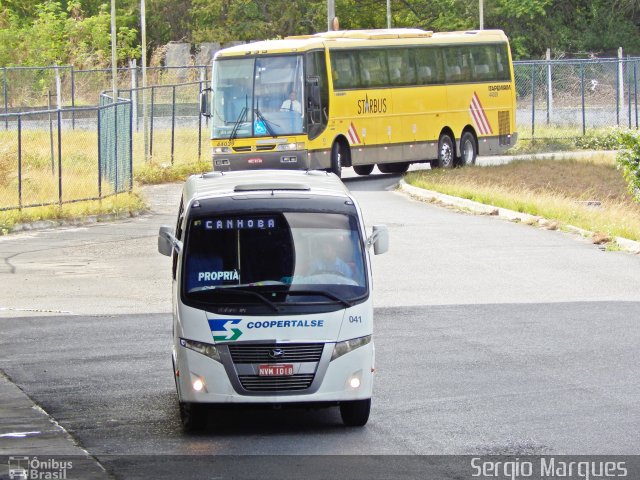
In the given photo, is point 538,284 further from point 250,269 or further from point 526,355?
point 250,269

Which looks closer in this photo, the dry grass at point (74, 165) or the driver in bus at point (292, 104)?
the dry grass at point (74, 165)

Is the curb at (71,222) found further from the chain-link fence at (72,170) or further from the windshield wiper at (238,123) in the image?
the windshield wiper at (238,123)

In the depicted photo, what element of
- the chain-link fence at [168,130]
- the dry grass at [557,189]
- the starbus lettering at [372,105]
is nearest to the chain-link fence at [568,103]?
the dry grass at [557,189]

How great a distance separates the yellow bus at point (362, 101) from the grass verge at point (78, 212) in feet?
17.5

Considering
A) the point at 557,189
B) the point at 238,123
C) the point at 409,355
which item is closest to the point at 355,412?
the point at 409,355

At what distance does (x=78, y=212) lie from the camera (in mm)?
26297

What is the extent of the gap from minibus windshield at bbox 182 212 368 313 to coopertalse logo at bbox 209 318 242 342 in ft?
0.63

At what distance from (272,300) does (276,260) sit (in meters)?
0.38

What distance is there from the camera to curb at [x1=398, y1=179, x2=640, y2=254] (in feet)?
68.8

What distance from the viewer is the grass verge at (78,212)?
987 inches

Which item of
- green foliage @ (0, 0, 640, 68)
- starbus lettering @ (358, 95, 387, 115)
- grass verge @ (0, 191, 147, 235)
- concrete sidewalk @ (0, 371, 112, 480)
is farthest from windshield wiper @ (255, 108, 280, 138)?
green foliage @ (0, 0, 640, 68)

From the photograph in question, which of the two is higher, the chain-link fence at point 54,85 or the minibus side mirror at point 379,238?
the chain-link fence at point 54,85

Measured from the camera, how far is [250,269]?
10273 mm

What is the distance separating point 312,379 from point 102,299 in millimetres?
7630
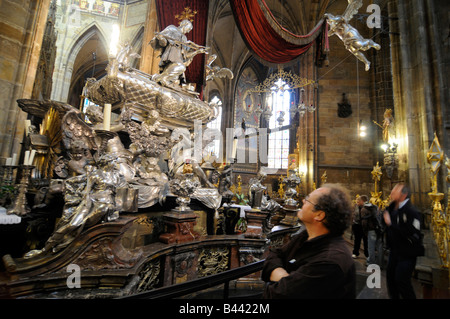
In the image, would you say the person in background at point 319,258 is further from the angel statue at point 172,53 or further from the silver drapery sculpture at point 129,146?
the angel statue at point 172,53

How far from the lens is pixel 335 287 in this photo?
0.87m

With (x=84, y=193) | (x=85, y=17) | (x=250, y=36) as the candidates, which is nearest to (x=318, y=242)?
(x=84, y=193)

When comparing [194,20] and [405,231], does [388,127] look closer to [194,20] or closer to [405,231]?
[194,20]

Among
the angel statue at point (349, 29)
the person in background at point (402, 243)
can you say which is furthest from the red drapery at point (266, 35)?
the person in background at point (402, 243)

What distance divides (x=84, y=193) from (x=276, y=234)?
9.15ft

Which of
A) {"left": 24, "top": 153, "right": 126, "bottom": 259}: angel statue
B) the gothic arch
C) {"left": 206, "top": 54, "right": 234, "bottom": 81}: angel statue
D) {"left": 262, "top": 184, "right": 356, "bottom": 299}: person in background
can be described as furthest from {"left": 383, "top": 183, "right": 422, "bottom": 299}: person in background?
the gothic arch

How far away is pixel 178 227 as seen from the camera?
2613mm

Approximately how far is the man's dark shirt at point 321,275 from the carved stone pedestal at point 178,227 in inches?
67.8

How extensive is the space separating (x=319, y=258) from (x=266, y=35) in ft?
14.7

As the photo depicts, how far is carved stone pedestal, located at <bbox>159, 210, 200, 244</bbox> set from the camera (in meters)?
2.58

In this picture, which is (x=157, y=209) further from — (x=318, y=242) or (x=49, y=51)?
(x=49, y=51)

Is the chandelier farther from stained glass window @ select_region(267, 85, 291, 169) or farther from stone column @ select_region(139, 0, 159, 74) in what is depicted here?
stained glass window @ select_region(267, 85, 291, 169)

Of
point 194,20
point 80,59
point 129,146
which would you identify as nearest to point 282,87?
point 194,20

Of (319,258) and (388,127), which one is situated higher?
(388,127)
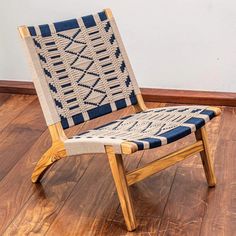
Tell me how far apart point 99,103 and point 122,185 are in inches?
19.3

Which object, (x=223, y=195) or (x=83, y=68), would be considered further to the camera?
(x=83, y=68)

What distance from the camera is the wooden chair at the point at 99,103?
1.46 meters

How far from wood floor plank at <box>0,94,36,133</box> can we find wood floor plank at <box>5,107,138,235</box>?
0.62m

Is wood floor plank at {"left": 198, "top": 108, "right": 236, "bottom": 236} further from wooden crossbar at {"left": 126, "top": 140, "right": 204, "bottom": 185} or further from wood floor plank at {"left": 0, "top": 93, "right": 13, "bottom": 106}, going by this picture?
wood floor plank at {"left": 0, "top": 93, "right": 13, "bottom": 106}

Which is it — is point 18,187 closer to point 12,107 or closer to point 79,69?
point 79,69

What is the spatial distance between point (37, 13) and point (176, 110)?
1.35 m

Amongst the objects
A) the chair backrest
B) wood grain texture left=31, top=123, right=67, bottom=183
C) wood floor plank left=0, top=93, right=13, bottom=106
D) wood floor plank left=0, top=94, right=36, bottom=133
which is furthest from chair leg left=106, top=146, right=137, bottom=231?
wood floor plank left=0, top=93, right=13, bottom=106

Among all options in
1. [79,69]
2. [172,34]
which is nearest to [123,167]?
[79,69]

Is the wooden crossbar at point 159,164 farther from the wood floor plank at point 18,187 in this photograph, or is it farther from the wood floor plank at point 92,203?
the wood floor plank at point 18,187

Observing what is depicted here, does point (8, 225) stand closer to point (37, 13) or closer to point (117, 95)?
point (117, 95)

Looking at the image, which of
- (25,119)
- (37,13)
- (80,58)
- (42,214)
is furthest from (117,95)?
(37,13)

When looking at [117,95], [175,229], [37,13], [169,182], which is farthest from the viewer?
[37,13]

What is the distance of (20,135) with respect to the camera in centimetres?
229

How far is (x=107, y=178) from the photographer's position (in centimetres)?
184
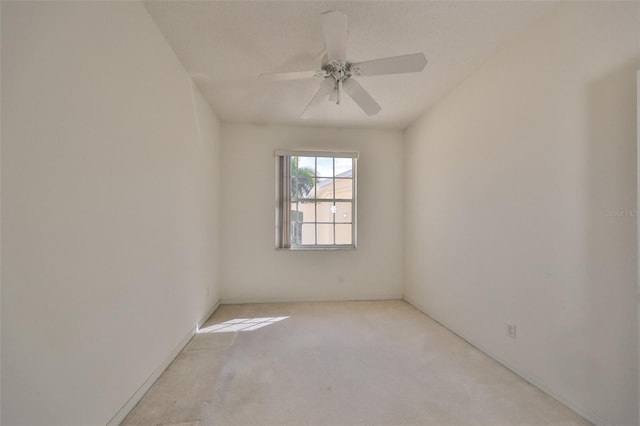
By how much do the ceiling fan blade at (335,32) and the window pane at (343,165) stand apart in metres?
2.28

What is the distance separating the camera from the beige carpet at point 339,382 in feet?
5.31

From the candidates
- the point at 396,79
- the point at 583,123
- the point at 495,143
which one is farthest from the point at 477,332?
the point at 396,79

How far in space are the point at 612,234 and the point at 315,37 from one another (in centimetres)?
230

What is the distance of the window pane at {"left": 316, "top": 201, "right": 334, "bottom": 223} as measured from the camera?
4191mm

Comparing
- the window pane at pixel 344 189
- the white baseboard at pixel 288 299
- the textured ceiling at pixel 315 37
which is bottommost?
the white baseboard at pixel 288 299

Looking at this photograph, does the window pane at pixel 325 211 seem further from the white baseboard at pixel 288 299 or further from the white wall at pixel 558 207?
the white wall at pixel 558 207

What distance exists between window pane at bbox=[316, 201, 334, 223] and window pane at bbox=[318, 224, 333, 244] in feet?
0.36

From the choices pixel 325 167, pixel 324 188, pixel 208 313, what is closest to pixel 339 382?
pixel 208 313

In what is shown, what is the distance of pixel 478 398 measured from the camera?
1780 millimetres

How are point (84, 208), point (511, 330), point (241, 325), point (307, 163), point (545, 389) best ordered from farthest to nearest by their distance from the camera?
point (307, 163)
point (241, 325)
point (511, 330)
point (545, 389)
point (84, 208)

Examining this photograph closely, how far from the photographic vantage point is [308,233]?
4.16 m

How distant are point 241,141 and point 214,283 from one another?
6.76ft

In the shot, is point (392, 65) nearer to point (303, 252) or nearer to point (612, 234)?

:::::

• [What the exercise asks] Retype all of the data above exactly, without the pictures.

• [Exercise response]
In the given photo, is point 538,284 further from point 250,269 or further from point 526,355?
point 250,269

Which looks closer in this photo, the dry grass at point (74, 165) or the driver in bus at point (292, 104)?
the dry grass at point (74, 165)

Is the curb at (71,222) found further from the chain-link fence at (72,170) or further from the windshield wiper at (238,123) in the image?
the windshield wiper at (238,123)

In the depicted photo, what element of
- the chain-link fence at [168,130]
- the dry grass at [557,189]
- the starbus lettering at [372,105]
is nearest to the chain-link fence at [568,103]?
the dry grass at [557,189]

How great a distance separates the yellow bus at point (362, 101) from the grass verge at point (78, 212) in feet?
17.5

Considering
A) the point at 557,189
B) the point at 238,123
C) the point at 409,355
which item is closest to the point at 355,412?
the point at 409,355

At what distance does (x=78, y=212) lie from the camera (in mm)?
26297

What is the extent of the gap from minibus windshield at bbox 182 212 368 313 to coopertalse logo at bbox 209 318 242 342 in ft?
0.63

At what distance from (272,300) does (276,260) sit (in meters)?
0.38

What distance is there from the camera to curb at [x1=398, y1=179, x2=640, y2=254] (in feet)?
68.8

What distance from the viewer is the grass verge at (78,212)?
987 inches

Which item of
- green foliage @ (0, 0, 640, 68)
- starbus lettering @ (358, 95, 387, 115)
- grass verge @ (0, 191, 147, 235)
- concrete sidewalk @ (0, 371, 112, 480)
is farthest from windshield wiper @ (255, 108, 280, 138)?
green foliage @ (0, 0, 640, 68)

From the photograph in question, which of the two is higher, the chain-link fence at point 54,85 or the minibus side mirror at point 379,238?
the chain-link fence at point 54,85

Measured from the camera, how far is [250,269]?
10273 mm

What is the distance separating point 312,379 from point 102,299 in millimetres?
7630
In the image, would you say the person in background at point 319,258 is further from the angel statue at point 172,53 or further from the silver drapery sculpture at point 129,146?
the angel statue at point 172,53

How far from the lens is pixel 335 287 in this photo?
0.87m

With (x=84, y=193) | (x=85, y=17) | (x=250, y=36) as the candidates, which is nearest to (x=318, y=242)?
(x=84, y=193)

When comparing [194,20] and [405,231], does [388,127] look closer to [194,20] or closer to [405,231]?
[194,20]

Among
the angel statue at point (349, 29)
the person in background at point (402, 243)
can you say which is furthest from the red drapery at point (266, 35)?
the person in background at point (402, 243)

What distance divides (x=84, y=193) from (x=276, y=234)?
9.15ft

Which of
A) {"left": 24, "top": 153, "right": 126, "bottom": 259}: angel statue
B) the gothic arch
C) {"left": 206, "top": 54, "right": 234, "bottom": 81}: angel statue
D) {"left": 262, "top": 184, "right": 356, "bottom": 299}: person in background
can be described as furthest from {"left": 383, "top": 183, "right": 422, "bottom": 299}: person in background?
the gothic arch

How far away is pixel 178 227 as seen from the camera?
2613mm

Approximately how far is the man's dark shirt at point 321,275 from the carved stone pedestal at point 178,227 in inches?
67.8

How extensive is the space separating (x=319, y=258) from (x=266, y=35) in ft?
14.7

As the photo depicts, how far is carved stone pedestal, located at <bbox>159, 210, 200, 244</bbox> set from the camera (in meters)?
2.58

In this picture, which is (x=157, y=209) further from — (x=318, y=242) or (x=49, y=51)?
(x=49, y=51)

Is the chandelier farther from stained glass window @ select_region(267, 85, 291, 169) or farther from stone column @ select_region(139, 0, 159, 74) in what is depicted here?
stained glass window @ select_region(267, 85, 291, 169)

Of
point 194,20
point 80,59
point 129,146
which would you identify as nearest to point 282,87?
point 194,20

Of (319,258) and (388,127), which one is situated higher?
(388,127)
Tell me how far apart point 99,103 and point 122,185 are in inches?
19.3

Which object, (x=223, y=195) or (x=83, y=68), would be considered further to the camera?
(x=83, y=68)

What distance from the camera is the wooden chair at the point at 99,103?
1.46 meters

How far from wood floor plank at <box>0,94,36,133</box> can we find wood floor plank at <box>5,107,138,235</box>?
0.62m

Is wood floor plank at {"left": 198, "top": 108, "right": 236, "bottom": 236} further from wooden crossbar at {"left": 126, "top": 140, "right": 204, "bottom": 185} or further from wood floor plank at {"left": 0, "top": 93, "right": 13, "bottom": 106}, going by this picture?
wood floor plank at {"left": 0, "top": 93, "right": 13, "bottom": 106}

Which is it — is point 18,187 closer to point 12,107 or closer to point 79,69?
point 79,69

What is the spatial distance between point (37, 13) and point (176, 110)?
1.35 m

Amongst the objects
A) the chair backrest
B) wood grain texture left=31, top=123, right=67, bottom=183
C) wood floor plank left=0, top=93, right=13, bottom=106
D) wood floor plank left=0, top=94, right=36, bottom=133
which is furthest from chair leg left=106, top=146, right=137, bottom=231?
wood floor plank left=0, top=93, right=13, bottom=106

Among all options in
1. [79,69]
2. [172,34]
which is nearest to [123,167]?
[79,69]

Is the wooden crossbar at point 159,164 farther from the wood floor plank at point 18,187 in this photograph, or is it farther from the wood floor plank at point 92,203?
the wood floor plank at point 18,187

Observing what is depicted here, does point (8, 225) stand closer to point (37, 13) or closer to point (117, 95)?
point (117, 95)

Looking at the image, which of
- (25,119)
- (37,13)
- (80,58)
- (42,214)
is furthest from (117,95)?
(37,13)

When looking at [117,95], [175,229], [37,13], [169,182], which is farthest from the viewer?
[37,13]

What is the distance of (20,135) with respect to the camera in centimetres?
229

How far is (x=107, y=178) from the photographer's position (in centimetres)?
184
By how much do the ceiling fan blade at (335,32) and the window pane at (343,165) stand apart in metres?
2.28

What is the distance separating the camera from the beige carpet at point 339,382 in feet?
5.31

From the candidates
- the point at 396,79
- the point at 583,123
- the point at 495,143
which one is farthest from the point at 477,332?
the point at 396,79

How far in space are the point at 612,234 and the point at 315,37 from one another (in centimetres)?
230

What is the distance of the window pane at {"left": 316, "top": 201, "right": 334, "bottom": 223} as measured from the camera?
4191mm

Comparing
- the window pane at pixel 344 189
- the white baseboard at pixel 288 299
- the textured ceiling at pixel 315 37
which is bottommost?
the white baseboard at pixel 288 299

Looking at this photograph, does the window pane at pixel 325 211 seem further from the white baseboard at pixel 288 299 or further from the white wall at pixel 558 207?
the white wall at pixel 558 207

What distance exists between window pane at bbox=[316, 201, 334, 223] and window pane at bbox=[318, 224, 333, 244] in feet?
0.36

From the choices pixel 325 167, pixel 324 188, pixel 208 313, what is closest to pixel 339 382?
pixel 208 313

In what is shown, what is the distance of pixel 478 398 measured from the camera?
1780 millimetres

How are point (84, 208), point (511, 330), point (241, 325), point (307, 163), point (545, 389) best ordered from farthest to nearest by their distance from the camera?
point (307, 163)
point (241, 325)
point (511, 330)
point (545, 389)
point (84, 208)

Examining this photograph closely, how far from the photographic vantage point is [308,233]?
4.16 m

How distant are point 241,141 and point 214,283 from one another?
6.76ft

In the shot, is point (392, 65) nearer to point (303, 252) or nearer to point (612, 234)?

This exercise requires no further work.